We considered ART regimen as a time-varying covariate in secondary analysis. When we examined our mortality outcome with no lag (ie, outcome was attributed to the regimen taken at time of event), exposure to TDF + XTC + NVP (AHR: 1.51; 95% CI: 1.18 to 1.95), TDF + XTC + EFV (AHR: 2.10; 95% CI: 1.25 to 3.53), and ZDV + 3TC + EFV (AHR: 1.88; 95% CI: 1.18 to 3.01) conferred a higher hazard of death compared with ZDV + 3TC + NVP. These trends remained consistent when 7-day and 30-day lag periods were incorporated (Table 3). When we performed similar analyses using our program failure outcome, no differences were noted between regimens when no lag or 7-day lag periods were utilized. When a 30-day lag period was used, the hazards for ZDV + 3TC + EFV and TDF + XTC + EFV were significantly elevated compared with ZDV + 3TC + NVP. No significant differences were observed between TDF + XTC + NVP and ZDV + 3TC + NVP (Table 3).

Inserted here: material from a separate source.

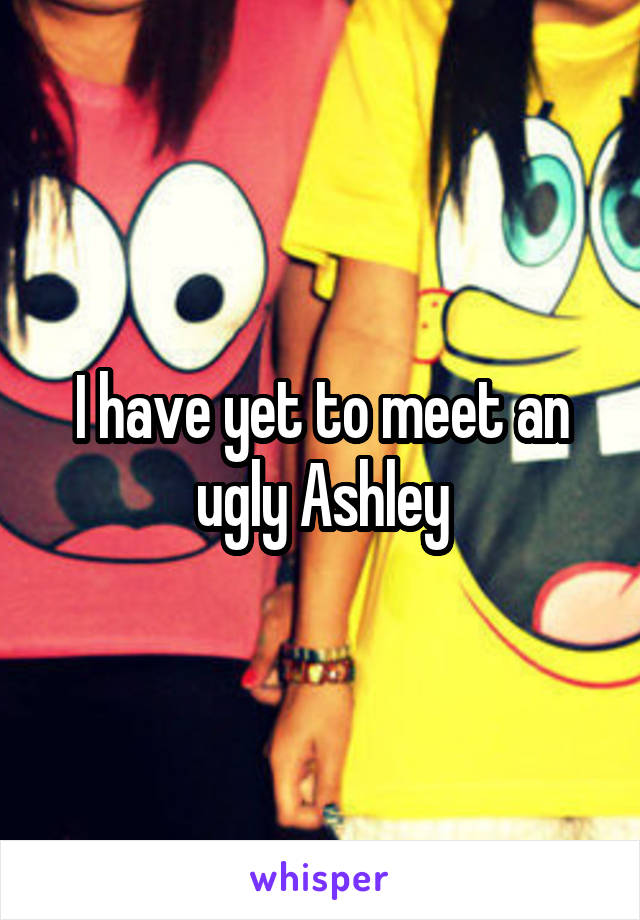 I have yet to meet an ugly Ashley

Predominant Exposure Analysis
We performed analyses that included only patients who had been on a single regimen for at least 75% of the time over the first 90 days (n = 12,951 overall), 180 days (n = 11,295 overall), and 365 days (n = 8306 overall). When compared with ZDV + 3TC + NVP, mortality seemed higher with each of the 3 regimens in our post–90-day analyses, although it failed to reach statistical significance with ZDV + 3TC + EFV. When we performed similar analyses using the outcome of program failure, there seemed to be a trend toward increased hazard for ZDV + 3TC + EFV in the post–90-day and post–365-day analyses (Table 4).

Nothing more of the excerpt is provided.